Yo fui un chaval majo. Los docentes me tenían aprecio, y los compañeros me querían. Entonces mi historia personal es diferente. Es una historia atípica, ya que yo sufrí el desprecio por parte de los adultos. Unos adultos, que podían haberme perdonado, pero que no lo hicieron, y que me crucificaron. Pensaréis que exagero. Yo lo recuerdo con mucha angustia. Una herida, que ha tardado más de treinta años en cicatrizar, y que es ahora, cuando yo empiezo, a perdonar.
Si que es verdad que yo había cometido un hurto, y que mi mejor amigo era un: ladrón, y que me había arrastrado a serlo yo.
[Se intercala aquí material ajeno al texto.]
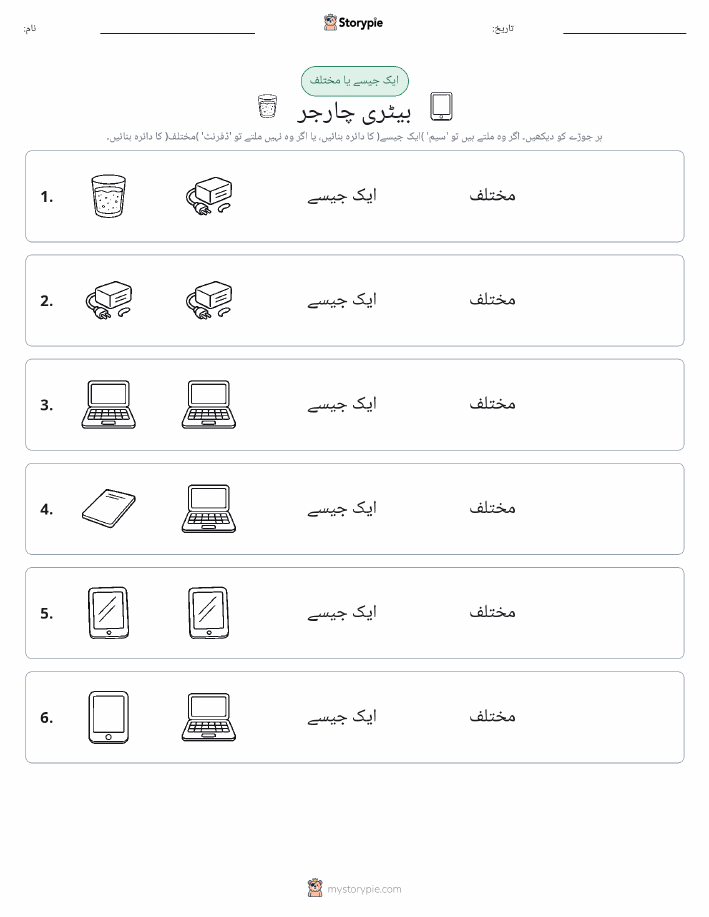 ایک جیسا یا مختلف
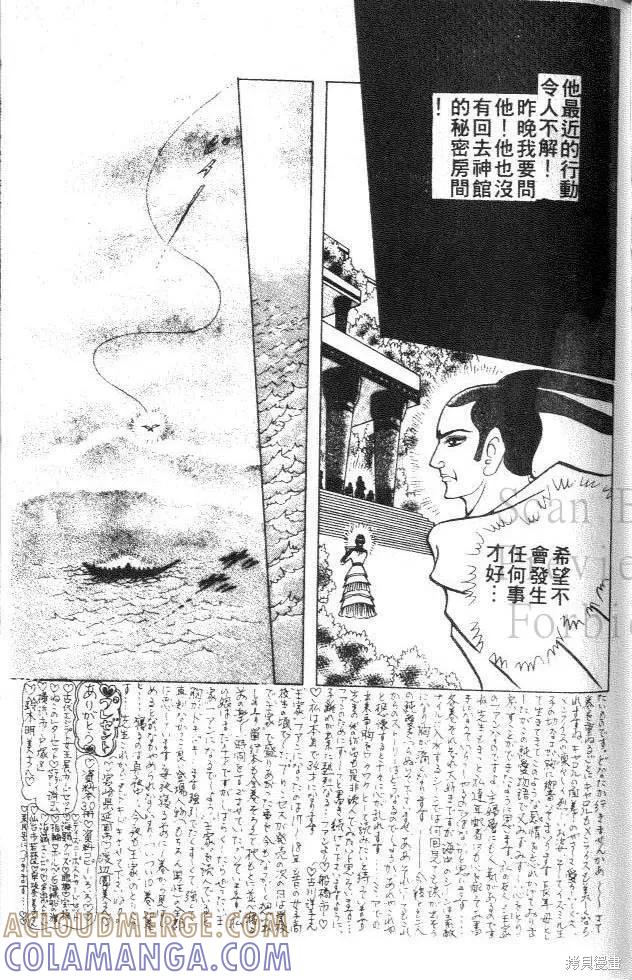 第129页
Pero las personas que podían haber tenido tacto no lo tuvieron. No se trataba solamente de castigar una mala acción. Lo que sucedió, aún hoy no lo comprendo. Por llevarme mil pesetas de un cajón, (seis euros) me tocó lidiar, con un castigo muy severo.
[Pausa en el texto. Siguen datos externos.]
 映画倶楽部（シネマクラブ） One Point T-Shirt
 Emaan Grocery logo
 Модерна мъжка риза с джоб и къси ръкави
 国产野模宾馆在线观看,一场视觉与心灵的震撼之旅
Estuvimos sirviendo las mesas a los niños en el comedor, y a los responsables del colegio, durante meses interminables. Yo había sido delegado de la clase, y representante del alumnado. Y cada mediodía, servía en el comedor, al igual que los otros tres: ladrones. Se me retiró el cargo de delegado, y también de representante del alumnado. Y cada día, los niños y las niñas, aprovechaban para preguntarme por: cosas de la vida. Y yo seguía siendo ese chaval majo y apañado. Y empezaron a llamarme: el jefe de los ladrones. Pero algo en mi cerebro, hizo: clic. Era inusual, que el maltrato viniera, de mis propios docentes. Y yo solo tenía, trece años.
Algunas secuelas, nunca se curan. En mi memoria, yo siempre seré: el jefe de los ladrones.